Workload Architecture

Overview

The daemon evolves from a webhook-driven pipeline runner into a remote skill execution service. Thin clients (CLI, CI runners, other services) dial in to submit workloads. The daemon acts as a trusted execution boundary — it holds secrets, knowledge base access, and privileged context that clients never see.

Core Concepts

Workload

A workload is the full lifecycle container: auth context, secrets, KB references, one or more tasks, and their results.
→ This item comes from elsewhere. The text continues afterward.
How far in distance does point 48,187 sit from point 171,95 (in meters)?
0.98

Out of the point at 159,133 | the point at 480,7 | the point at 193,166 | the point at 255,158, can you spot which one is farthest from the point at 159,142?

It replaces the concept of a "session" (reserved for agent/runtime use).

interface Workload {
  id: string;
  client_id: string;
  scopes: string[];                  // what this workload can do
  secrets: string[];                 // secret namespaces (e.g. ["github", "linear"])
  kb: string[];                      // knowledge sources (e.g. ["security-policy", "style-guide"])
  context: Record<string, unknown>;  // accumulated state across tasks
  ttl: number;                       // workload expiry (seconds)
  created_at: string;
  status: "active" | "completed" | "expired" | "cancelled";
}

A workload is opened by an authenticated client, accumulates context across multiple task submissions, and is eventually closed or expires.

Invocation

An invocation is a single unit of work within a workload. The agent and/or skill fields name what handles it; the payload is opaque to the transport layer — only the agent/skill interprets it.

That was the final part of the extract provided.